Wayne Hinshaw column: My shadow
Sometimes in the heart of the cold winter’s grasp, feeling a bit melancholy but with time to contemplate the problems of the world both important and foolish, I’m sitting here thinking about my shadow. Yes, my shadow.
You know, it is that little, but sometimes big, dark-like figure that follows me around when the lightwaves from the sun strike me. It is mostly following me on the ground, but at times it might climb a wall beside me. It looks a lot like me, but it is an imperfect shape of me.
Sometimes my shadow is very small, only a few feet tall, but at other times, depending on the time of day or the season of the year, my shadow grows taller and larger than life.

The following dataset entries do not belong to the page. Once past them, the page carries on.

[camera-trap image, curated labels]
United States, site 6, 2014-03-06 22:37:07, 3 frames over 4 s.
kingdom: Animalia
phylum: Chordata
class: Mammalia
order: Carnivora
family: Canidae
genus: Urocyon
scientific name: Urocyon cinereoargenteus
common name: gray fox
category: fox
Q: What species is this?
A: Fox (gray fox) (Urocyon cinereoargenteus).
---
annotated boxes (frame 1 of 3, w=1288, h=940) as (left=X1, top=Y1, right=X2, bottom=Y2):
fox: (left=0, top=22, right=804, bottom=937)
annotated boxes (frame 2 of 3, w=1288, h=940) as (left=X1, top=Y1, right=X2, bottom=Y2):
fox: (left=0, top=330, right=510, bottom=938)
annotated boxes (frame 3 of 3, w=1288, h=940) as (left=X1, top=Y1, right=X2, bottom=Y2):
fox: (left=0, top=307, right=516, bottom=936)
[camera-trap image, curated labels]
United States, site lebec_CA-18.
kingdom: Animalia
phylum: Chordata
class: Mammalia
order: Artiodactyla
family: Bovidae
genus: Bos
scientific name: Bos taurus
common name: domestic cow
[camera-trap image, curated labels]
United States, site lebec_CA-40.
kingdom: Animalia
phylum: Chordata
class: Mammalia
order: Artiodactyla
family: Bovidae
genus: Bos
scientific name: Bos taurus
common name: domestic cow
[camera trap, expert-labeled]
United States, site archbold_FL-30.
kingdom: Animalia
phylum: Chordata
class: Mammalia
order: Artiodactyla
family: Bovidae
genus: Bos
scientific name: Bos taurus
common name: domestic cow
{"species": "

I can see the darkness of my shadow, but I can see all the way through my shadow. Could my shadow be a ghost or evil? Should I be afraid of my shadow? It seems harmless enough. It seems like a dark, blurred mirror of me, but on a sunny day, it will not go away from me.
If I walk very fast or run, it stays right by my side. Sometimes it is on my left side, but if I turn, it jumps to my right side just as quickly as I can turn. Could it be my soul?
No, I guess not. Everyone knows you can’t see your soul.
My shadow must be afraid of darkness, for when the darkness of night attacks the lightness of day, my shadow runs away somewhere and hides. Darkness is the only time I am relieved of the burden of my shadow. I would like to see where my shadow goes in the dark, but it will not let me follow. On a sunny day, if I walk into the woods, my shadow must surely play with me by hiding behind the trees and playing tricks on me, then it reappears when I see sunlight.
If my shadow was really me, would the sunlight shine through me, too? I guess not, since I am not transparent. I know my shadow is real. It has to be real, but when I try to touch it, my hand swings though empty air. I can touch a tree or a rock and they are real. Maybe my shadow is not real, at least not real like a rock or a tree.
If I fall down, when I look over to my side, there lies my shadow all curled up beside me. It didn’t protect me from falling, but it hit the ground also. Only a good friend would take the fall to the ground with me. I suppose I should call my shadow a good friend. If I do something stupid, my shadow is right there with me unless darkness scares it away or it is resting at night.
I can’t see my shadow’s face. It doesn’t have a face. It is a shadow with an imperfect outline of me, but it doesn’t share my features. My shadow doesn’t even leave footprints in the sand at the beach, but it quietly follows me? I don’t think it likes the water of the ocean. It won’t go into the water.
As a photographer, people with their shadows help give dimension and depth to my subjects. It can also be my enemy when it hides my subject in darkness. Sometimes, I use my camera’s flash of light to run the shadow away for a split second.
I think I know what my shadow is.
Conchitina R. Cruz writes, “What is a shadow? It is a self without a face or a name, all outline and no feature, the self on the verge of being erased. It is the incidental child of matter and light. Look how it spreads itself on the ground, weary but weightless, unable to leave a trace.”